文本片段:
"""

历史上没有比希腊文明的突然兴起更让人惊讶或难以解释的了。大量构成文明的元素已在埃及和美索不达米亚存在了几千年,又从那里传至周边国家。但有些元素一直缺失,直至被希腊人提了出来。人们耳熟能详的是希腊人的文学艺术成就,但他们在纯粹知识领域的贡献更加非凡。他们首创数学 、科学和哲学,最先以不同于纯粹编年史的方式撰写历史,自由地思考世界的本质及人生的目的,不受任何传统正统观念束缚。这些成就十分惊人,直至最近,人们对希腊人的天赋仍津津乐道、赞叹不已,而现在已经有可能而且也的确值得用科学的观念来了解希腊的发展了。

"""

空间问答数据摘录
"""

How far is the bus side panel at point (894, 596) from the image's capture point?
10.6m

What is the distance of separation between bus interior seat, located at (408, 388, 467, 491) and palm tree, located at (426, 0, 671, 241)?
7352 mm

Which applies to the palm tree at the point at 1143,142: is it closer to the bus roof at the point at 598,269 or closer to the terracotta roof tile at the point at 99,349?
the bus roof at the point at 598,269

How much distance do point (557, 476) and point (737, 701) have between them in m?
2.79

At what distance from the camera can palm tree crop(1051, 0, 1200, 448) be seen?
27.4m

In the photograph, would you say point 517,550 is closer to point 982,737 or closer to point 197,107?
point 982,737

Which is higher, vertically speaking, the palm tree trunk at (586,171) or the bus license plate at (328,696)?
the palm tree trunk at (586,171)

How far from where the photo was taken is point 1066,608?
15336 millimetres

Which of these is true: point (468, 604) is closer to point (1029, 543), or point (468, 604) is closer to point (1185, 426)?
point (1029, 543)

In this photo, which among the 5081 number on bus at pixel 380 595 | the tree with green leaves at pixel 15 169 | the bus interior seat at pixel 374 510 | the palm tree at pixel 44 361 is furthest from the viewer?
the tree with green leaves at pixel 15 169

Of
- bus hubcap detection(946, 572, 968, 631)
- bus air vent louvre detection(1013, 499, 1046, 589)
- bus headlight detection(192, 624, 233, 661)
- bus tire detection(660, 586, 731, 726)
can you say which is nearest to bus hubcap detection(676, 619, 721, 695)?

"""

任务列表:
• A. 请从“历史上没有比希腊文明的突然兴”开始，到“学的观念来了解希腊的发展了。”结束，原样照抄关于希腊文明的这段文字中的相应部分。
• B. 根据关于希腊文明的这段文字，构成文明的大量元素在哪里已存在了几千年？
• C. 关于希腊文明的这段文字说希腊人首创了哪些领域？请全部列出。

各题答案:
• A.
历史上没有比希腊文明的突然兴起更让人惊讶或难以解释的了。大量构成文明的元素已在埃及和美索不达米亚存在了几千年,又从那里传至周边国家。但有些元素一直缺失,直至被希腊人提了出来。人们耳熟能详的是希腊人的文学艺术成就,但他们在纯粹知识领域的贡献更加非凡。他们首创数学 、科学和哲学,最先以不同于纯粹编年史的方式撰写历史,自由地思考世界的本质及人生的目的,不受任何传统正统观念束缚。这些成就十分惊人,直至最近,人们对希腊人的天赋仍津津乐道、赞叹不已,而现在已经有可能而且也的确值得用科学的观念来了解希腊的发展了。

• B. 埃及和美索不达米亚。

• C. 数学、科学、哲学